Only the lines from the line holding "kingdom: Animalia" through the final line of the entries below are to be returned, exactly as they stand.

(Stored data entries)
# # #
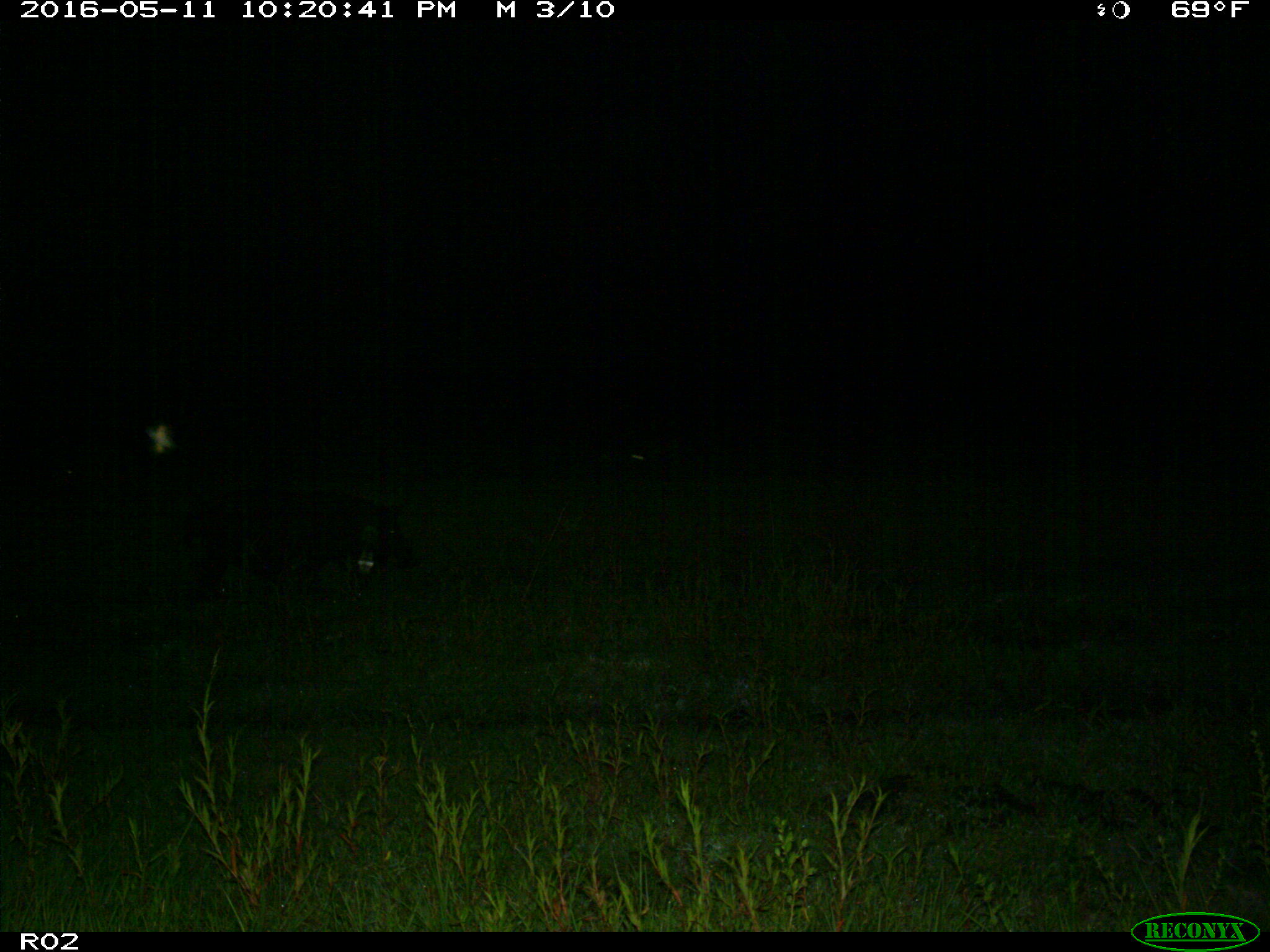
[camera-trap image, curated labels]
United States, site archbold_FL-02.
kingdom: Animalia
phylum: Chordata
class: Mammalia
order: Artiodactyla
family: Suidae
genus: Sus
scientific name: Sus scrofa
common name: wild boar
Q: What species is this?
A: Sus scrofa (wild boar).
# # #
ANSWER AREA:
kingdom: Animalia
phylum: Chordata
class: Mammalia
order: Artiodactyla
family: Suidae
genus: Sus
scientific name: Sus scrofa
common name: wild boar
Q: What species is this?
A: Sus scrofa (wild boar).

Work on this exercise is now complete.